Overview
This preliminary project, together with Nomoko AG, explores the potential of Augmented Reality (AR) combined with Nomoko's Digital Twins for a better participatory planning process in urban & community development. The basis of this idea is the acknowledgement that AR applications are potentially capable of improving spatial understanding and creating immersive experiences that can be shared in real time and overlaid on reality in the field. The practice-oriented development and research takes place on the basis of a practical example in Unterägeri ZG, where the local center with various residential and commercial buildings as well as public squares will be improved in the future.
Nomoko has created a photogrammetric 3D model of the community center, a so-called digital twin, as part of the planning work. The model is based on high-resolution photos that Nomoko took with camera drones. The HSLU team is exploring the collaborative interface potential of Nomoko's digital twins with location-based and mobile AR applications. The idea is to be able to view different construction methods and typologies on site in AR linked with information and representations from the digital twin. Likewise, in the interactive AR environment, viewers can participatively "build" their own buildings in a modular way to independently design and discuss different variants.
So far, the two areas of digital twins and augmented reality have been developed and researched in the context of urban planning processes primarily independently and in isolation from each other.
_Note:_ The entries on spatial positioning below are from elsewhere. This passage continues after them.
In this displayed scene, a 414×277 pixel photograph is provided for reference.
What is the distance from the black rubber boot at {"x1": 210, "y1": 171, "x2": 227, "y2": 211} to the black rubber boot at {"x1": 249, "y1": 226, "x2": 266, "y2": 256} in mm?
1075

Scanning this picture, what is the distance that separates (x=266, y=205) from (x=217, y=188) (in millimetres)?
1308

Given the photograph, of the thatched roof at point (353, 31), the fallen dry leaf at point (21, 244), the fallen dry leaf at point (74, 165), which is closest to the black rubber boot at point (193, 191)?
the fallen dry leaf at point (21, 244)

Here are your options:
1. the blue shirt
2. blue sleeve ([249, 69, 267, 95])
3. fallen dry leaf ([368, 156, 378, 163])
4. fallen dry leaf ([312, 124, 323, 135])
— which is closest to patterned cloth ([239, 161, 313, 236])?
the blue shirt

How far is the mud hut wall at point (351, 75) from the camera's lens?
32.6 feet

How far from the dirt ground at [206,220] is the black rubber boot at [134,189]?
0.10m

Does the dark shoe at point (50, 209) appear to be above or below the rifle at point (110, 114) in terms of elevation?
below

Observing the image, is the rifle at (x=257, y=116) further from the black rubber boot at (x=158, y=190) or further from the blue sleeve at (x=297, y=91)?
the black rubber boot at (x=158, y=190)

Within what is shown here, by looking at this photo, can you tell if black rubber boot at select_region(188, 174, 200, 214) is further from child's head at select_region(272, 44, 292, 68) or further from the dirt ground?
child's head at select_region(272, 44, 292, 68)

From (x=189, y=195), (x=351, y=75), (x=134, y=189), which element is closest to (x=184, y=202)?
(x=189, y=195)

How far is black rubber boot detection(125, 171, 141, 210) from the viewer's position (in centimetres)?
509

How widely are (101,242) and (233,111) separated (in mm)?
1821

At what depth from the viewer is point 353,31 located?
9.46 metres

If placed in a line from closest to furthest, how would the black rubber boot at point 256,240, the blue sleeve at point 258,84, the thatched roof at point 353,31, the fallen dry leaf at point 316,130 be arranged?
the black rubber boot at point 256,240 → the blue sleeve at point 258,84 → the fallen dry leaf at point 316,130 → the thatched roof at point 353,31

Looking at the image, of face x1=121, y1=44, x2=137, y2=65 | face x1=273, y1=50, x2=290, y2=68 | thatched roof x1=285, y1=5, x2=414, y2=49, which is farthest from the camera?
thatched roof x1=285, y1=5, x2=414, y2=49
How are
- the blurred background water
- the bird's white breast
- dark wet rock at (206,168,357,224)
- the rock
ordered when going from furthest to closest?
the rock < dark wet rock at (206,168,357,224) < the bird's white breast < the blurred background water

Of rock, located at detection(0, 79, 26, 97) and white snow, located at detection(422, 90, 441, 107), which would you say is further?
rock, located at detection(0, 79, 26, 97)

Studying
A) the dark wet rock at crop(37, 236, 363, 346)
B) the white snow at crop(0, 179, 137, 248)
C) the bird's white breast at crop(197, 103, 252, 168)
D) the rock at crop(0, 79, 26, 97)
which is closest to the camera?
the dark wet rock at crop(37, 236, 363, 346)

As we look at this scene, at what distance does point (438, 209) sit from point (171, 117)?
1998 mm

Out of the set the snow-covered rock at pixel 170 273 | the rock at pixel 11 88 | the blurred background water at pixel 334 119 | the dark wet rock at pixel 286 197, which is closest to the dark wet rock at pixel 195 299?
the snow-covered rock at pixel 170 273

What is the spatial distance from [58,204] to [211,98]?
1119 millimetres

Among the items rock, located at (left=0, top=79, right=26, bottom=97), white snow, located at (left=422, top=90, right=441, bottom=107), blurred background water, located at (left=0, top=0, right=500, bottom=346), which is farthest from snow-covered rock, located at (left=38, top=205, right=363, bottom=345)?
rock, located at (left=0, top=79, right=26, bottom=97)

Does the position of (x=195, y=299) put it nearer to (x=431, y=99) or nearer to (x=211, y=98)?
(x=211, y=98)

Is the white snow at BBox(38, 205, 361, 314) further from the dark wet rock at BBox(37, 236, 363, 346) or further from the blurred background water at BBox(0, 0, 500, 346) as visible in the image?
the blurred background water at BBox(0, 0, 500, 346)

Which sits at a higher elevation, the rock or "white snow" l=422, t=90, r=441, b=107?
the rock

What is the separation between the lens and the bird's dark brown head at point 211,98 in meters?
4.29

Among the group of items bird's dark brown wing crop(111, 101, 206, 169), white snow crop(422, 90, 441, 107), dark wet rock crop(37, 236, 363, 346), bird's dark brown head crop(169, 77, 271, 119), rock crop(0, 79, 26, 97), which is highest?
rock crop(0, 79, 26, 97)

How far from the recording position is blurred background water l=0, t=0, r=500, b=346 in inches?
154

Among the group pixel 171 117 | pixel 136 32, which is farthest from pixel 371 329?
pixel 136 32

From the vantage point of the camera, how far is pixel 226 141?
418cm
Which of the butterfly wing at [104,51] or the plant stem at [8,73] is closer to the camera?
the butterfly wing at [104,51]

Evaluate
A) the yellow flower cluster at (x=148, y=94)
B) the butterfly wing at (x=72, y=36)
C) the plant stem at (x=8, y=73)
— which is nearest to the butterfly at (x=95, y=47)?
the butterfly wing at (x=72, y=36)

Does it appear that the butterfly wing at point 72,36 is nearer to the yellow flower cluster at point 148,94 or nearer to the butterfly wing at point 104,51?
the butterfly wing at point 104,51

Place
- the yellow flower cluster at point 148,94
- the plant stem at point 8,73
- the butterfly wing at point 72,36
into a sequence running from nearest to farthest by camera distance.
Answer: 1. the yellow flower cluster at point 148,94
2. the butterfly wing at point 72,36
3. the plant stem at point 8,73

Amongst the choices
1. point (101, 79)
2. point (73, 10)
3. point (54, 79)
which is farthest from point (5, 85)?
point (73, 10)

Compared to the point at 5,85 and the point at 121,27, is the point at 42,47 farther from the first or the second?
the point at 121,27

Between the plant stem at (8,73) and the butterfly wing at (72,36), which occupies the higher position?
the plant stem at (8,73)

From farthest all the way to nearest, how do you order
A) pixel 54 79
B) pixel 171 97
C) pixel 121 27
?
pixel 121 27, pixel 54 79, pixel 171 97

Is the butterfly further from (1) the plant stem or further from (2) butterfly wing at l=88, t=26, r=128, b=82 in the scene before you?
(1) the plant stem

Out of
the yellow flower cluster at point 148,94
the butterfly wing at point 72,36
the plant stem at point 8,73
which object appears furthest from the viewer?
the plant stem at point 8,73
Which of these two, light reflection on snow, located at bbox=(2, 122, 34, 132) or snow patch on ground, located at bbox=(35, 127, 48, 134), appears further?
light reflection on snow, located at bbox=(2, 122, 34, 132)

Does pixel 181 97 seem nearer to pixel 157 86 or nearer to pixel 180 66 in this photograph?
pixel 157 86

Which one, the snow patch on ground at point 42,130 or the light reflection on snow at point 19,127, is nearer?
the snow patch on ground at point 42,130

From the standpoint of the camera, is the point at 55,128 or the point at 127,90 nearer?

In addition, previous methods of participatory planning processes in urban and community development have mostly relied either on on-site and analog processes, or on online processes that enable participation independent of location and time. Integrated systems, on the other hand, are used less frequently. The bundling of the expertise of Nomoko (digital twins) and the Lucerne University of Applied Sciences and Arts (AR) makes it possible to evaluate the interface of these two emerging technologies in a first practice-oriented feasibility study.